Entries supplied start

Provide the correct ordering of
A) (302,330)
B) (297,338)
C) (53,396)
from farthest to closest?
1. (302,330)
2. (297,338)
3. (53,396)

Entries supplied end

Your goal
Put every line of the records above into a numbered list, leaving out any blank lines.

Exercise result
1. Provide the correct ordering of
2. A) (302,330)
3. B) (297,338)
4. C) (53,396)
5. from farthest to closest?
6. 1. (302,330)
7. 2. (297,338)
8. 3. (53,396)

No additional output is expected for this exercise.